* **Required action**:
The records follow. Copy them exactly, but omit the pictures.

* **Data to use**:

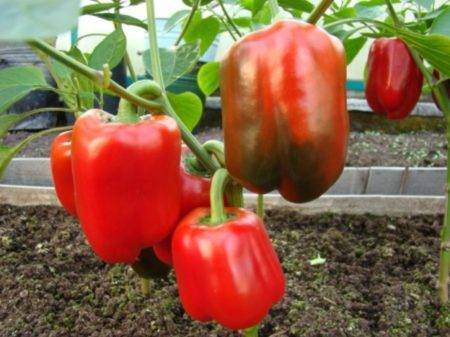 Перец золотое чудо: описание характеристик и советы по выращиванию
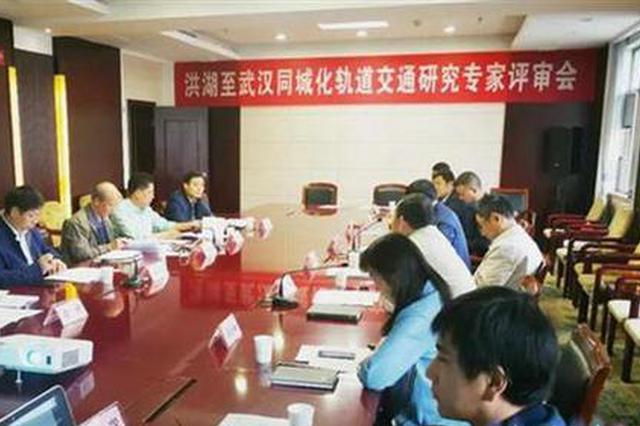 洪湖至武漢同城化軌道交通項目通過專家評審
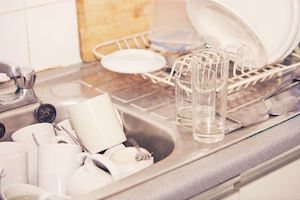 clean up your office kitchen to prevent pests this fall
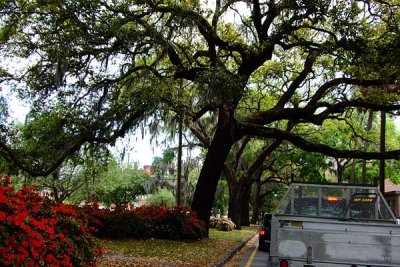 liberty street in Savannah, GA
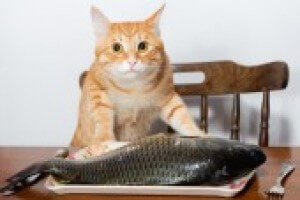 Cat With Fish 48684e10bf738b7cecf249f007e5d1bc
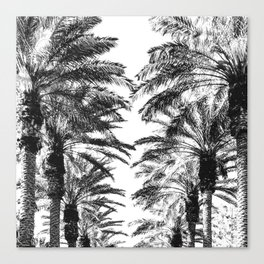 {2 of 2} Palm Tree Canopy // Topical Summer Beach Black and White Sky Canvas Print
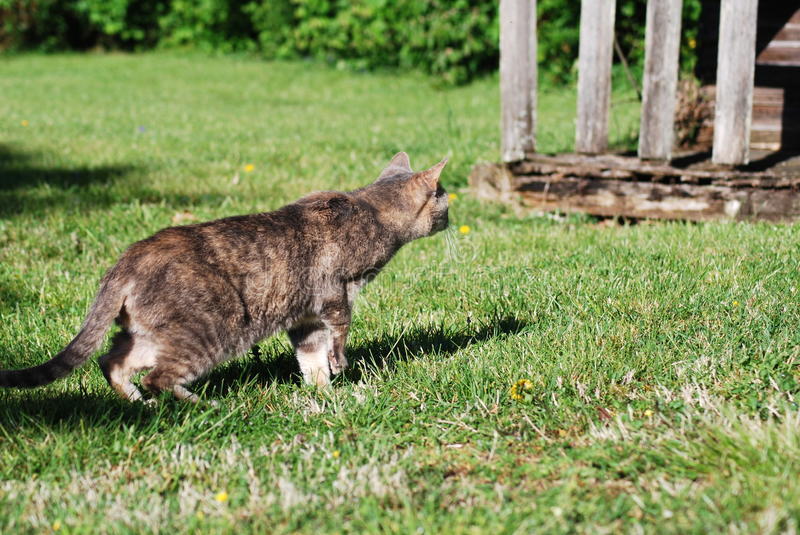 Cat on the Hunt stock image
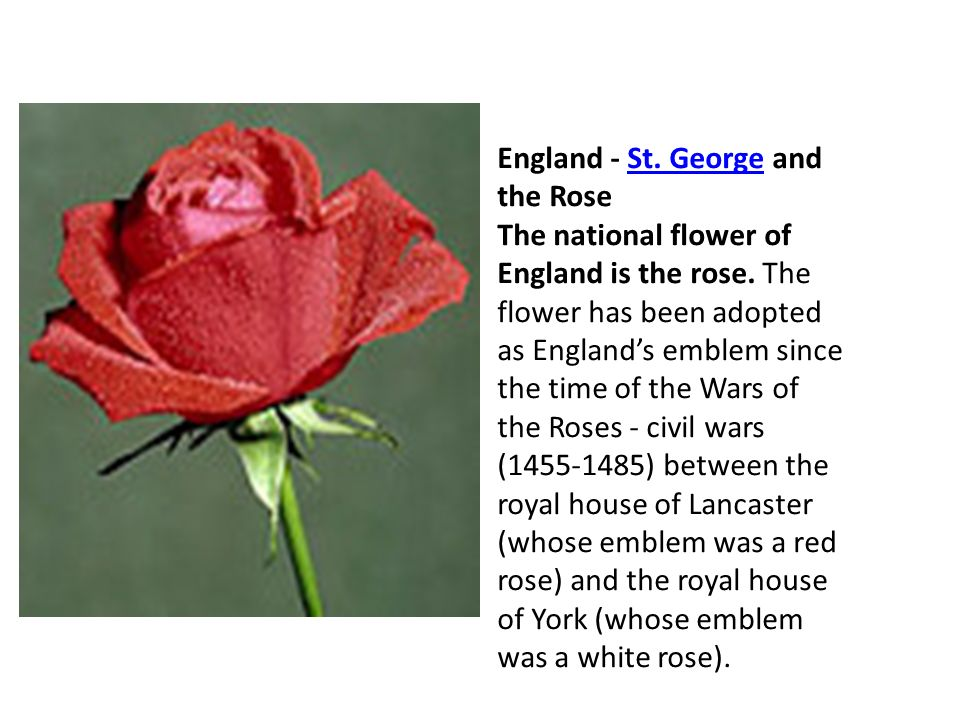 England - St. George and the Rose The national flower of England is the rose.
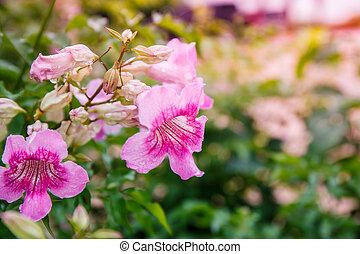 Pandorea Ricasoliana flower in garden
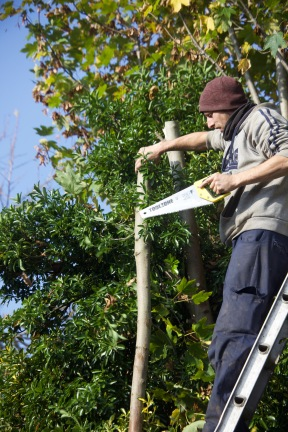 Aaron pruning sycamore 2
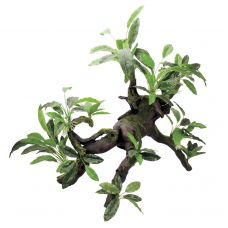 Декоративная композиция ArtUniq Branched Driftwood With Anubias lanceolata XXL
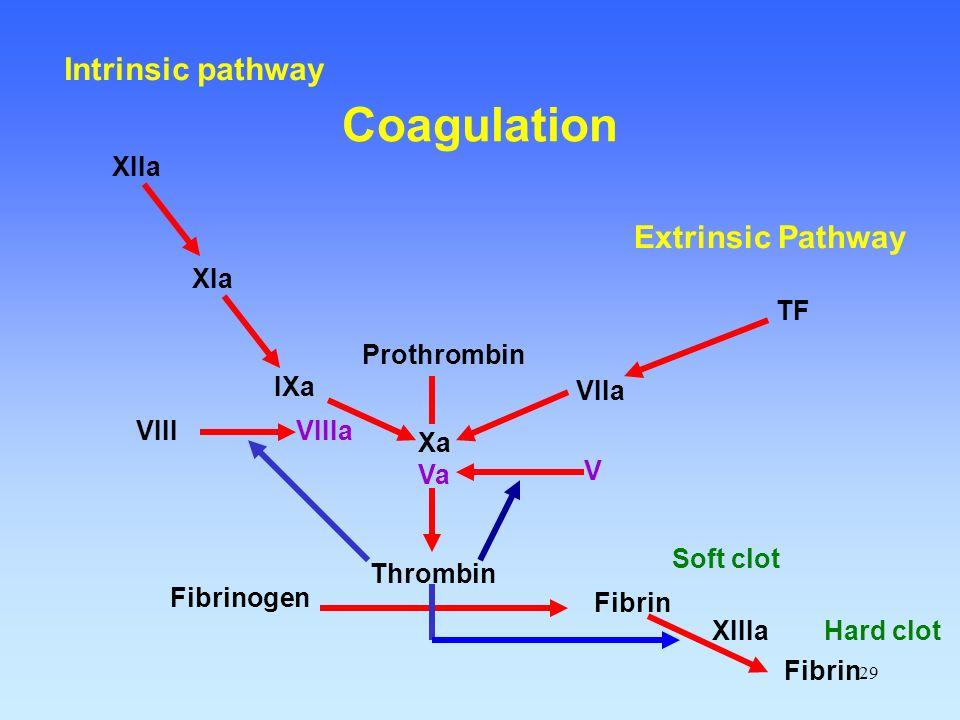 29 Fibrinogen Fibrin Thrombin Prothrombin Xa Va VIIa TF IXa VIIIa XIa XIIa XIIIa Soft clot Fibrin Hard clot V VIII Extrinsic Pathway Intrinsic pathway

* **Response for this exercise**:
 Перец золотое чудо: описание характеристик и советы по выращиванию
 洪湖至武漢同城化軌道交通項目通過專家評審
 clean up your office kitchen to prevent pests this fall
 liberty street in Savannah, GA
 Cat With Fish 48684e10bf738b7cecf249f007e5d1bc
 {2 of 2} Palm Tree Canopy // Topical Summer Beach Black and White Sky Canvas Print
 Cat on the Hunt stock image
 England - St. George and the Rose The national flower of England is the rose.
 Pandorea Ricasoliana flower in garden
 Aaron pruning sycamore 2
 Декоративная композиция ArtUniq Branched Driftwood With Anubias lanceolata XXL
 29 Fibrinogen Fibrin Thrombin Prothrombin Xa Va VIIa TF IXa VIIIa XIa XIIa XIIIa Soft clot Fibrin Hard clot V VIII Extrinsic Pathway Intrinsic pathway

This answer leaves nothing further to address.